Por que Bolsonaro não combate a pobreza com o “Novo Bolsa Família”

“Vejo o Bolsa Família entre frangalhos e penduricalhos”, diz socióloga

Apesar do discurso do governo Jair Bolsonaro, o programa Auxílio Brasil – que deve suceder o Bolsa Família – não vai combater a pobreza no País. A opinião é da socióloga Letícia Bartholo, ex-secretária nacional adjunta de Renda de Cidadania do governo federal e uma das maiores conhecedoras do Bolsa Família.

Em entrevista ao Estadão, Letícia compara o Auxílio Brasil a uma árvore de Natal, que, de tão cheia de bolas e penduricalhos, pode envergar e acabar caindo. Sua maior preocupação é com o número excessivo de benefícios adicionais que o governo criou na medida provisória (MP) enviada nesta semana ao Congresso.

“Começa a inserir várias ações ao ponto que o programa de combate à pobreza perde o seu objetivo-chave. É como se estivesse subsumindo toda a proteção social a um programa específico”, diz. “Vejo o Bolsa Família entre frangalhos e penduricalhos. A MP não enfrenta os problemas essenciais, que são a ampliação da cobertura, dos valores e a defasagem dos benefícios, já que eles não têm atualização monetária desde 2018.”

A socióloga também põe em dúvida o valor previsto para o benefício, de R$ 400. “Sabemos que essa cobertura está abaixo do esperado”, afirma Letícia. “Desde 2018, a linha de extrema pobreza está em R$ 89 e de pobreza em R$ 178, (permanecendo) sem reajuste e com uma perda grande de valor real do benefício. Hoje, o benefício está em torno de R$ 190 por família.”
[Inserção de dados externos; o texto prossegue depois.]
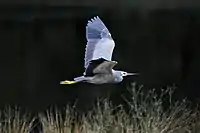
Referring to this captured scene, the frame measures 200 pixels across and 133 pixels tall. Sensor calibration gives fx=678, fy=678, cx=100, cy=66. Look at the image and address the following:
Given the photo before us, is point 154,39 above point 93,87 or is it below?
above

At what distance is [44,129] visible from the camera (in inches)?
194

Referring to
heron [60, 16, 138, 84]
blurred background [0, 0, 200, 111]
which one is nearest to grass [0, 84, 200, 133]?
heron [60, 16, 138, 84]

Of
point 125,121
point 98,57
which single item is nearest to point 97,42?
point 98,57

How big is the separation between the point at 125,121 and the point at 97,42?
68 centimetres

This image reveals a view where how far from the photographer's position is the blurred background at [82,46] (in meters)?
6.44

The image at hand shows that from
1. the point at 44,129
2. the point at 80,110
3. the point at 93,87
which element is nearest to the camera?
the point at 44,129

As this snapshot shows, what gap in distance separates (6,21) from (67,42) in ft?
2.05

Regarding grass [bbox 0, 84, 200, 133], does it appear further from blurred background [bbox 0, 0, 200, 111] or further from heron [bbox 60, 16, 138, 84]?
blurred background [bbox 0, 0, 200, 111]

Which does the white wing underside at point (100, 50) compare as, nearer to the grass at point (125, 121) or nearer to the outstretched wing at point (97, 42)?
the outstretched wing at point (97, 42)

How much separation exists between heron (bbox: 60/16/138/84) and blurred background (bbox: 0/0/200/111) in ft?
6.27

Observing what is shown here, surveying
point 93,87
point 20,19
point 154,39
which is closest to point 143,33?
point 154,39

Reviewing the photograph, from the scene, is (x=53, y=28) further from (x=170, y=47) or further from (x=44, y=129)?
(x=44, y=129)

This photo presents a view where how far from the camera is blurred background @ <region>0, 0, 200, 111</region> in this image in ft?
21.1

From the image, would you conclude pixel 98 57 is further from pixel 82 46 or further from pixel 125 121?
pixel 82 46
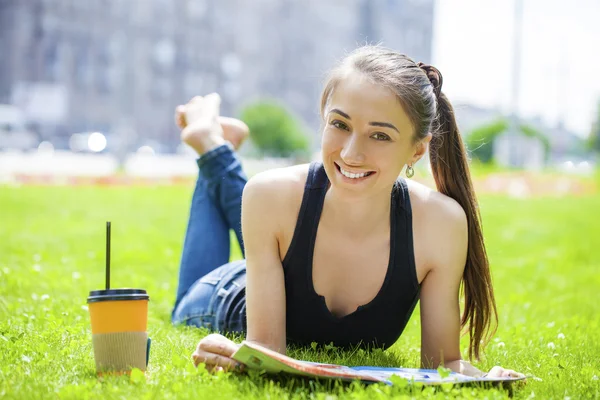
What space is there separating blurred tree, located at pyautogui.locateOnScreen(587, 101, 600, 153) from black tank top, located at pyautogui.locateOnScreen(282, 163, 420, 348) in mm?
54643

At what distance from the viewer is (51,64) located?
50.5 meters

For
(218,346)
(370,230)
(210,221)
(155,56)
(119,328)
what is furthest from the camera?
(155,56)

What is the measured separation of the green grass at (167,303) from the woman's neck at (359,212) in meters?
0.50

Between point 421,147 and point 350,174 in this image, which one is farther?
point 421,147

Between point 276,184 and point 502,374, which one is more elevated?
point 276,184

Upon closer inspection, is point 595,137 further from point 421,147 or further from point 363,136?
point 363,136

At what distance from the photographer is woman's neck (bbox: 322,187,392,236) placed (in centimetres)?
288

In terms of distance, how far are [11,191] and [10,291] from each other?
697 centimetres

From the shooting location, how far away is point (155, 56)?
179ft

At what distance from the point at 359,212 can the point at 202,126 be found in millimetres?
1432

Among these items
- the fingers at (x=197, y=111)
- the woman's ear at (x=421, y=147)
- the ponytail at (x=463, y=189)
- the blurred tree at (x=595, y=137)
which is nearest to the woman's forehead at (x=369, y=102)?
the woman's ear at (x=421, y=147)

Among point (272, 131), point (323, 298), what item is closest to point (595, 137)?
point (272, 131)

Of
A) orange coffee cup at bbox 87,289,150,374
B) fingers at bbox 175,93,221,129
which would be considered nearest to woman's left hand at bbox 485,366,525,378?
orange coffee cup at bbox 87,289,150,374

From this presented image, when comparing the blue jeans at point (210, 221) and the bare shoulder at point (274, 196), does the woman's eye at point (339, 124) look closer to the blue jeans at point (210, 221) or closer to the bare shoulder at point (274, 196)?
the bare shoulder at point (274, 196)
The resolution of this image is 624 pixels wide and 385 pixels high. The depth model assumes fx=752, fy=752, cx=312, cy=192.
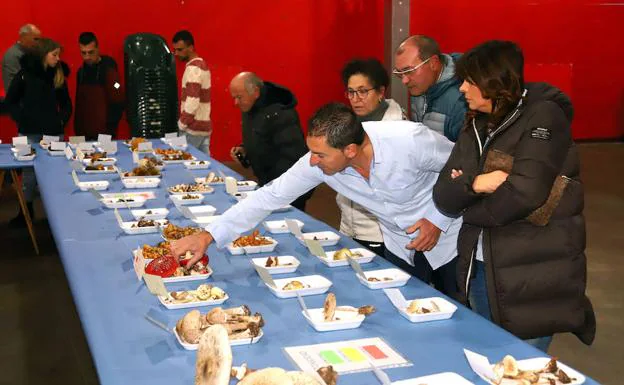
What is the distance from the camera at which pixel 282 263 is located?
Result: 2.53 m

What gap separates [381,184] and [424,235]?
0.76 feet

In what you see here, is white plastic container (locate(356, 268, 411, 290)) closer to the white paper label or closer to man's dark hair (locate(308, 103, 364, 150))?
the white paper label

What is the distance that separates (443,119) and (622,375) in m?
1.38

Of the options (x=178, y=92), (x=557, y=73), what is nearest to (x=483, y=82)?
(x=178, y=92)

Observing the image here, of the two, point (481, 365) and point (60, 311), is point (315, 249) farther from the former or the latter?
point (60, 311)

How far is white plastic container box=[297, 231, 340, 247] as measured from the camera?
2821 mm

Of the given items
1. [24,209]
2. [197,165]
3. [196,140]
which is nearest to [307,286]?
[197,165]

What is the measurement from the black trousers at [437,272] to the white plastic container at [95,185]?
1.79 meters

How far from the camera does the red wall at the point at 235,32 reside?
299 inches

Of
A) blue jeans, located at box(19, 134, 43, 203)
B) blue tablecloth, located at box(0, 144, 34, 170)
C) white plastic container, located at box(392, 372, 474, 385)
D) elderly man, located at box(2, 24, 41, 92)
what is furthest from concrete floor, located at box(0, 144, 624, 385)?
white plastic container, located at box(392, 372, 474, 385)

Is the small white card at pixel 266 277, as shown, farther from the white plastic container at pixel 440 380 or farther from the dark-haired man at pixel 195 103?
the dark-haired man at pixel 195 103

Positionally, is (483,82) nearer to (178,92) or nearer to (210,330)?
(210,330)

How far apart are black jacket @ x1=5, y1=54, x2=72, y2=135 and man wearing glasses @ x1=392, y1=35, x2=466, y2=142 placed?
11.5 ft

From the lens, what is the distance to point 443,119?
3.00 m
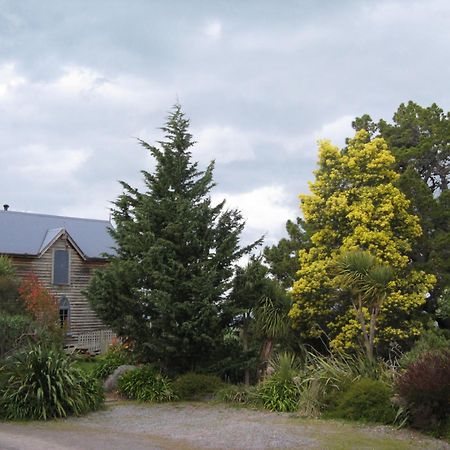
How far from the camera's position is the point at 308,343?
1914 cm

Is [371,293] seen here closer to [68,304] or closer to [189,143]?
[189,143]

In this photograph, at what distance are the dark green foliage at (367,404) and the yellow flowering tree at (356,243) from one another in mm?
4793

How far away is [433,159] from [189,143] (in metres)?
8.69

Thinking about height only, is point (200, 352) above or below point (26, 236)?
below

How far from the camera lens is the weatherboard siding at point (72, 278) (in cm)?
3048

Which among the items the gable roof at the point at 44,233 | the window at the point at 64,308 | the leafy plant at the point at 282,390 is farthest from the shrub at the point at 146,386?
the window at the point at 64,308

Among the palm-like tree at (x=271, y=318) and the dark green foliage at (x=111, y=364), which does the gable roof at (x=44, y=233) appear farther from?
the palm-like tree at (x=271, y=318)

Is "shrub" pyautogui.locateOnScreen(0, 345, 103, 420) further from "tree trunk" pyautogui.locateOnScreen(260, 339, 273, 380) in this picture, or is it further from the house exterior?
the house exterior

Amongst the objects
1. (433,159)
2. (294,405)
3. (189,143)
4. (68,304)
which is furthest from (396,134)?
(68,304)

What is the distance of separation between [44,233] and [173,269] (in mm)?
17743

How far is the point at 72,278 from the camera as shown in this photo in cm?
3181

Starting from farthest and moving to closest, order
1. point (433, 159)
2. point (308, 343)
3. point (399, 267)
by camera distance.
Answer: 1. point (433, 159)
2. point (308, 343)
3. point (399, 267)

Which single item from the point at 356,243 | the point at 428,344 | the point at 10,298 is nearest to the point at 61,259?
the point at 10,298

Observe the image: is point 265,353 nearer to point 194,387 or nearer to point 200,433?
point 194,387
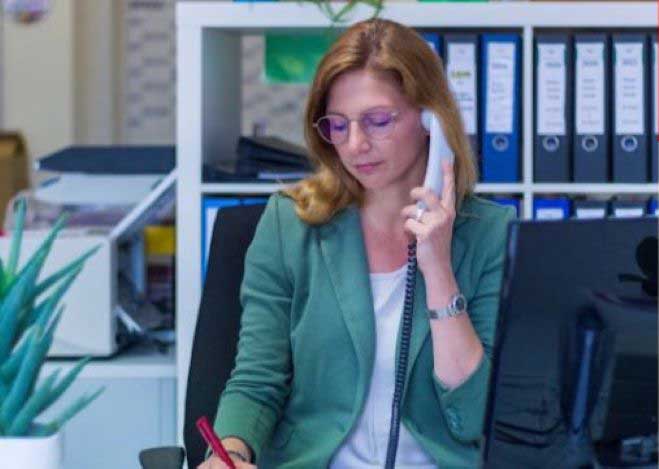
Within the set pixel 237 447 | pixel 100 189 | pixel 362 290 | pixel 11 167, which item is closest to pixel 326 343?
pixel 362 290

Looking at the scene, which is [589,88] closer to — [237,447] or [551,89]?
[551,89]

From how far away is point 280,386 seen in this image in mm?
1862

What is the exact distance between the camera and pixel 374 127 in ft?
5.95

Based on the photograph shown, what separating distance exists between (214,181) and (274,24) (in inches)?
13.2

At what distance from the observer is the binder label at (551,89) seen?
255 cm

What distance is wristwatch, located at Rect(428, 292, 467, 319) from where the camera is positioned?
5.53 feet

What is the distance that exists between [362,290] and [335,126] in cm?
24

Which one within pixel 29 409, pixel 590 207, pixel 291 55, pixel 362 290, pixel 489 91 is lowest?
pixel 29 409

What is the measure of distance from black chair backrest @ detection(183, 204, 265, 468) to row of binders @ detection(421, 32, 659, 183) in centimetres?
70

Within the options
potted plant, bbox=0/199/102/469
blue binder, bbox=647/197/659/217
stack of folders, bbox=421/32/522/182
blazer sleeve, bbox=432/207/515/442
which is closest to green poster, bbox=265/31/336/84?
stack of folders, bbox=421/32/522/182

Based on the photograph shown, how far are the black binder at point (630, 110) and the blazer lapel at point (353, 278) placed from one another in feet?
2.76

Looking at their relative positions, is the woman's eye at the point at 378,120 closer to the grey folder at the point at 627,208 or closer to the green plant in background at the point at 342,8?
the green plant in background at the point at 342,8

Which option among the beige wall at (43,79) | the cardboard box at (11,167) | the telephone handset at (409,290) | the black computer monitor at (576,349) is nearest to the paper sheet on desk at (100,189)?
the telephone handset at (409,290)

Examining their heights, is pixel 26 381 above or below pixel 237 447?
above
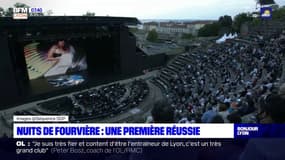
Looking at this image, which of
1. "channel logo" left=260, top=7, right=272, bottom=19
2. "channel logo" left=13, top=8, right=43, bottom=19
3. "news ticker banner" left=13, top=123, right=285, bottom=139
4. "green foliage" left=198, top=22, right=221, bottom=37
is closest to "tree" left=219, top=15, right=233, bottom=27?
"green foliage" left=198, top=22, right=221, bottom=37

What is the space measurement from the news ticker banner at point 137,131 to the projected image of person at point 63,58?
19.1 m

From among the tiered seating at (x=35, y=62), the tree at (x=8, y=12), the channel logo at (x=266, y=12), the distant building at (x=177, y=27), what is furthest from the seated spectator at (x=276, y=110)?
the distant building at (x=177, y=27)

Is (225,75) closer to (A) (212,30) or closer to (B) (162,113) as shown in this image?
(B) (162,113)

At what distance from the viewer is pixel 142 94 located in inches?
774

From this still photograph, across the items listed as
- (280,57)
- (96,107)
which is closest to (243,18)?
(280,57)

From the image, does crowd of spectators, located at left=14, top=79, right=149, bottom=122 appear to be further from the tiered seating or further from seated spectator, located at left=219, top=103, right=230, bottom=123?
seated spectator, located at left=219, top=103, right=230, bottom=123

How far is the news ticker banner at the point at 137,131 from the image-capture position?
124 inches

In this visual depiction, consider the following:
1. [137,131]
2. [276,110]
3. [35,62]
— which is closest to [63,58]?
[35,62]

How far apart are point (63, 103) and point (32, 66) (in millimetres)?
5039

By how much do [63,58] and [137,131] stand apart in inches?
798

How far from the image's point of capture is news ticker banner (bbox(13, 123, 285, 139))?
10.3ft

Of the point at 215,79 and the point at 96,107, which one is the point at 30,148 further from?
the point at 215,79

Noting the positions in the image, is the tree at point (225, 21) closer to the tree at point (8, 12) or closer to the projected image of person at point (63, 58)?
the projected image of person at point (63, 58)

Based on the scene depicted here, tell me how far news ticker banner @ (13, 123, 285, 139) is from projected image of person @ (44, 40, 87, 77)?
62.6 ft
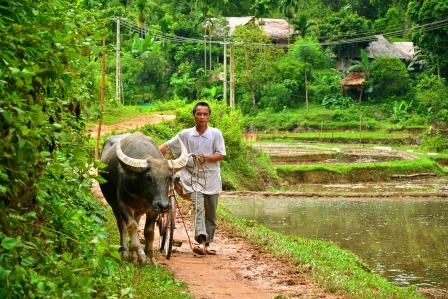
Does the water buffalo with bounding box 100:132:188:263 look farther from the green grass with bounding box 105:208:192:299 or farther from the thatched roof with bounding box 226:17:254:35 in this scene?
the thatched roof with bounding box 226:17:254:35

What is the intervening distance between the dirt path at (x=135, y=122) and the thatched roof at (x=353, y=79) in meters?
22.6

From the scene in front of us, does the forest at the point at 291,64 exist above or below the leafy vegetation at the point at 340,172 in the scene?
above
Como Bolsonaro fala em estender o programa de 14,7 milhões de famílias para 17 milhões, a demanda por verbas fica ainda mais questionável. “(O governo) precisaria arrumar R$ 50 bilhões a mais para o Bolsa Família. O fato é que a MP não traz nenhuma informação a mais sobre linha de pobreza e valor de benefício”, avalia. “Se a gente quiser começar a provocar reduções na extrema pobreza significativas, precisaria em torno de R$ 120 bilhões. Poderíamos ter um benefício focalizado que beneficiaria cerca de 27 milhões de famílias.”

Segundo a socióloga, “existe uma dificuldade de avaliar a própria MP porque não temos parâmetros adequados para saber qual é impacto orçamentário e sobre a pobreza e desigualdade. O que tem na MP são basicamente intenções de benefícios”.

Diante da crise econômica e da inflação em alta no Brasil, ela propõe, antes de tudo, fixar o valor de referência da linha de pobreza “em torno de R$ 260”, bem acima do atual. “Estamos com uma linha muito defasada e com valores de benefícios que perderam em cinco anos cerca de 30% do seu valor real. As duas medidas essenciais para o programa Bolsa Família hoje são ampliação de coberturas e valores.”

Ela estima que, hoje, há 1,2 milhão de famílias na fila do Bolsa Família e cerca de 400 mil famílias que “estão sem nada” – nem Bolsona, nem auxílio emergencial. E essa fila, diz Letícia, vai continuar mesmo com o Auxílio Brasil, “sem levar em conta que a linha de pobreza está defasada e quem entrou na pobreza de abril até aqui”.